Related Work & Insights¶
- vs. OpenVLA / π0 (Action Prediction): These models use pre-trained VLMs to encode vision into semantic space before outputting tokens/flow-matching actions, lacking spatial reasoning and visual prediction. UniVLA's encoder-free, unified tokenization enables both action output and visual prediction/grounding.
- vs. SuSIE / UniPi / GR Series (Vision-guidance): These use "policy-as-video," predicting future frames followed by inverse dynamics for action; however, generative and action models are separate. UniVLA builds both within a single autoregressive framework.
- vs. LAPA / AdaWorld (Latent-action World Models): These learn latent actions from action-free videos.
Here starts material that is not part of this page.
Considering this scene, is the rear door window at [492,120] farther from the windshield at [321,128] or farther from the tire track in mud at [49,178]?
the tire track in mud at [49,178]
UniVLA's world model is simpler and offers better transferability by directly predicting vision tokens.
Rating¶
- Novelty: ⭐⭐⭐⭐⭐ First native multi-modal VLA to unify vision/language/actions as shared vocabulary tokens; the encoder-free + world model post-training combination is elegant.
- Experimental Thoroughness: ⭐⭐⭐⭐⭐ SOTA across three major simulation benchmarks; comprehensive ablations on post-training, data efficiency, and history; extensions to real ALOHA and autonomous driving.
- Writing Quality: ⭐⭐⭐⭐ Clear motivation and methodology with good diagrams; some appendix details (action expert, driving experiments) could be better integrated.
- Value: ⭐⭐⭐⭐⭐ Provides a scalable, video-ingesting, action-label-free VLA roadmap with clear implications for General Embodied AI.